START

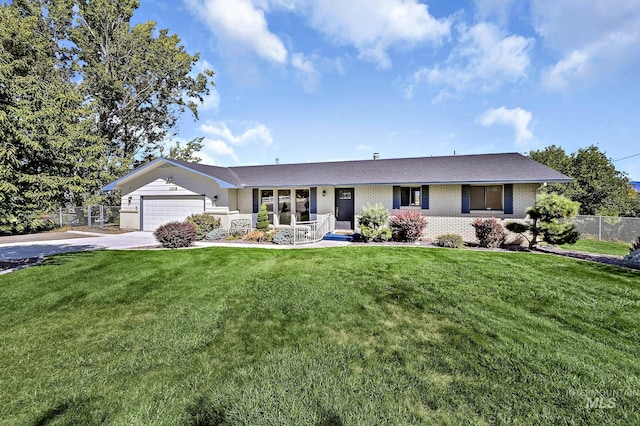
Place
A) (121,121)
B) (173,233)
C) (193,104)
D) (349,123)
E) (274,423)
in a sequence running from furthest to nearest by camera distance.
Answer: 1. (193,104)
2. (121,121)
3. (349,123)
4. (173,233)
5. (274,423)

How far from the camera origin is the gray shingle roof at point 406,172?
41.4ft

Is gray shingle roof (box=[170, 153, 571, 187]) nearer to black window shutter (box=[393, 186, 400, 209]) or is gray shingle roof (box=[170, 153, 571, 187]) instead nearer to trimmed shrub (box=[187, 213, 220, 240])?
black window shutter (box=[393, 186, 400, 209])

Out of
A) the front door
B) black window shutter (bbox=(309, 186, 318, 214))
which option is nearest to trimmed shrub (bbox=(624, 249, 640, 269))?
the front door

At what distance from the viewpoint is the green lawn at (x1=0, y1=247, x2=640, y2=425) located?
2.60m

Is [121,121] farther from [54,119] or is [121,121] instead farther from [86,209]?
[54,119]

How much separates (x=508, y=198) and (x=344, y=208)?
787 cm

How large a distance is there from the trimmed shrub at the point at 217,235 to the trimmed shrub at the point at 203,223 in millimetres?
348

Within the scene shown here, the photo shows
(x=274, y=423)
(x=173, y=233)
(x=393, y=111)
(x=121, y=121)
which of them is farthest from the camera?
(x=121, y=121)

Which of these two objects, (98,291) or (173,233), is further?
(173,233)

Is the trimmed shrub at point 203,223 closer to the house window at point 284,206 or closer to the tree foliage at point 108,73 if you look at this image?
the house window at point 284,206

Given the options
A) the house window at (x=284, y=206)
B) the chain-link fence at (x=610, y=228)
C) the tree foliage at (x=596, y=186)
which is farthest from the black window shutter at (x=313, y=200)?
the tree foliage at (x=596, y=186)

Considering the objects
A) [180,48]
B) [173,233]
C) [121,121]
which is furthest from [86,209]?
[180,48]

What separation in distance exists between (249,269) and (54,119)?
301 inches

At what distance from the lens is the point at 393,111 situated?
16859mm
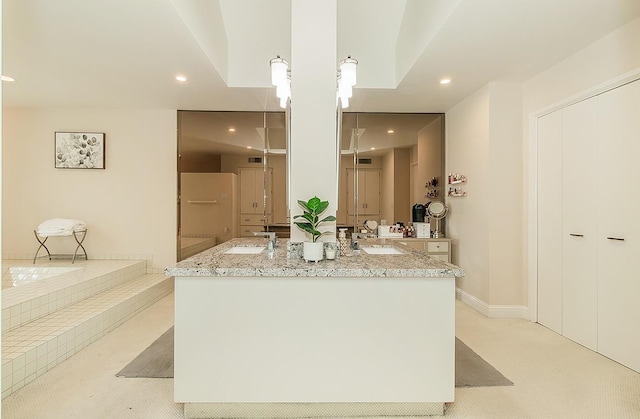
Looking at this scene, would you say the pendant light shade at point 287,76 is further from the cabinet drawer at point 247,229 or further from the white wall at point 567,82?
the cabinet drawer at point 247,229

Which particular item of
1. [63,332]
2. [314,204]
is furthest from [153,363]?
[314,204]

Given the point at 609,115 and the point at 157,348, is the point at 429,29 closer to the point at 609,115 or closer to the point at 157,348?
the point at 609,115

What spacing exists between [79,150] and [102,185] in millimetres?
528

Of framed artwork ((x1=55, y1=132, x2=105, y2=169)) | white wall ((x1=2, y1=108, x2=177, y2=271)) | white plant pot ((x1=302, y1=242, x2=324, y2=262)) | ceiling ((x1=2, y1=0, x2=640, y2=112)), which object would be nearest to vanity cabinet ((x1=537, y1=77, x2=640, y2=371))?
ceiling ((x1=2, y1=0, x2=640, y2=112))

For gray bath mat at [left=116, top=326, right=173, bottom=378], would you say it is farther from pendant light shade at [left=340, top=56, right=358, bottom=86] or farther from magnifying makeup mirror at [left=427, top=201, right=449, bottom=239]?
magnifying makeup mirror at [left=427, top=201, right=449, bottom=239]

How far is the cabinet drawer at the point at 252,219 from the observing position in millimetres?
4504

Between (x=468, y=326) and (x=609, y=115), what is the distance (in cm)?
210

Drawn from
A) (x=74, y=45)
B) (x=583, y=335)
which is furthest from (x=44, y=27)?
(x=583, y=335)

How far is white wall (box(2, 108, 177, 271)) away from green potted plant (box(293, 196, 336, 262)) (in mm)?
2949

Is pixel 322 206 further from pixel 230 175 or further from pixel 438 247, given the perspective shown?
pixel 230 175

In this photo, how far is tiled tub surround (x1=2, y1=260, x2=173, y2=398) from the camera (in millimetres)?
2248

END
START

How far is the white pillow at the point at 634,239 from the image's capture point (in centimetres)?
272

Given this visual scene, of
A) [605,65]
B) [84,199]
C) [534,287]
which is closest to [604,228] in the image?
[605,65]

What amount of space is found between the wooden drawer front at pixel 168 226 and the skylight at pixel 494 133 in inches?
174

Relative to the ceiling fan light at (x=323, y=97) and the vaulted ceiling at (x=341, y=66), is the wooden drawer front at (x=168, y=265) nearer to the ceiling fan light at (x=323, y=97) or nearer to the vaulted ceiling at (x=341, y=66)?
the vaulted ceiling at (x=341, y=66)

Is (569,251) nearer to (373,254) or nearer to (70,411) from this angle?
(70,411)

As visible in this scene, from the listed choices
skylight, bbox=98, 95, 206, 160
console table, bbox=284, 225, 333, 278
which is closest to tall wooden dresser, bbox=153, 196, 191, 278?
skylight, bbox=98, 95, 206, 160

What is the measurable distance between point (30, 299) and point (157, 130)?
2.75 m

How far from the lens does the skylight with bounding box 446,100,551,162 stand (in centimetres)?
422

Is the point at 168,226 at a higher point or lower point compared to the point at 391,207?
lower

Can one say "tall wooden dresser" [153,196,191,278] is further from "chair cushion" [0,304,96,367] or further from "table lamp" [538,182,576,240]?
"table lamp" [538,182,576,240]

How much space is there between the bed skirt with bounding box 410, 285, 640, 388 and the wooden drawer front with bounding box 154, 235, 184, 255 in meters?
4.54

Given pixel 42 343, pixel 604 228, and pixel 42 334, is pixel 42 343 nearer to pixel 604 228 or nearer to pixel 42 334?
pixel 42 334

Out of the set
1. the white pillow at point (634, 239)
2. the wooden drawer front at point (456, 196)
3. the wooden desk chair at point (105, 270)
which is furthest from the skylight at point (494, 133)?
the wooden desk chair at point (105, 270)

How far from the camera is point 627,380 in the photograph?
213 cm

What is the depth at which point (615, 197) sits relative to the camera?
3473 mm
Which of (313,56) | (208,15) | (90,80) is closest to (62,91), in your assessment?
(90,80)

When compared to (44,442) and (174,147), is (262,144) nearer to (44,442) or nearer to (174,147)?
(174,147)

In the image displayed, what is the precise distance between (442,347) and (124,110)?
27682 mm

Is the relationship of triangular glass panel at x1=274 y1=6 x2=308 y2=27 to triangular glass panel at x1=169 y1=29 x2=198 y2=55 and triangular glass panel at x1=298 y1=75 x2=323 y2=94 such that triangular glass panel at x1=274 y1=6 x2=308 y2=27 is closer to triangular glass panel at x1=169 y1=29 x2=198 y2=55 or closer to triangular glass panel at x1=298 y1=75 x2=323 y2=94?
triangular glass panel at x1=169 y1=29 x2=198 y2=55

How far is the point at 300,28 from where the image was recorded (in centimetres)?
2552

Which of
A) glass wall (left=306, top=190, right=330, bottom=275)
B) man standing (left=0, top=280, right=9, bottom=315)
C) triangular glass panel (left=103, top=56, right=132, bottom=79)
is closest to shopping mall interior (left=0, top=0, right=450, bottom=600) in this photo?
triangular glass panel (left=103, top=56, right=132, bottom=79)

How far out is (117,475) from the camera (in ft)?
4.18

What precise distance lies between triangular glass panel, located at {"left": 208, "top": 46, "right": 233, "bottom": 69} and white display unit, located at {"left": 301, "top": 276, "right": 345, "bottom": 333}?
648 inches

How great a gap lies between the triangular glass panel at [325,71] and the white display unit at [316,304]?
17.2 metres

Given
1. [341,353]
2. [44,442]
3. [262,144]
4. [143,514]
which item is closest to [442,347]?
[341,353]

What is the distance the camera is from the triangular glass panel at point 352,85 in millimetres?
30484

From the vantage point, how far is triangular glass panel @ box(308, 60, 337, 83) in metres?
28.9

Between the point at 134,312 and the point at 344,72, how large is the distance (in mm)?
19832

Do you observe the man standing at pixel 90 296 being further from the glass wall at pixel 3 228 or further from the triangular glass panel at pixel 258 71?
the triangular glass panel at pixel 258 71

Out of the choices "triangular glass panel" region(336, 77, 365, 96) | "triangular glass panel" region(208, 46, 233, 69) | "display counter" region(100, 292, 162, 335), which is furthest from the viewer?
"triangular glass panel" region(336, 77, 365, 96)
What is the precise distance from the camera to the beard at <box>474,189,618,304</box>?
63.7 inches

END

Output the listing lines from the one containing "How great a" through the one containing "63.7 inches", inclusive, reproduced verbatim.

> **Written answer**
How great a gap lies between the triangular glass panel at [325,71] and the white display unit at [316,304]?
17.2 metres

Given
1. [341,353]
2. [44,442]
3. [262,144]
4. [143,514]
which item is closest to [442,347]?
[341,353]

What is the distance the camera is from the triangular glass panel at point 352,85 in millimetres?
30484

From the vantage point, how far is triangular glass panel @ box(308, 60, 337, 83) in metres?
28.9

Between the point at 134,312 and the point at 344,72, how large is the distance (in mm)?
19832

Do you observe the man standing at pixel 90 296 being further from the glass wall at pixel 3 228 or further from the triangular glass panel at pixel 258 71?
the triangular glass panel at pixel 258 71

Out of the choices "triangular glass panel" region(336, 77, 365, 96) | "triangular glass panel" region(208, 46, 233, 69) | "display counter" region(100, 292, 162, 335), which is furthest from the viewer?
"triangular glass panel" region(336, 77, 365, 96)
What is the precise distance from the camera to the beard at <box>474,189,618,304</box>?
63.7 inches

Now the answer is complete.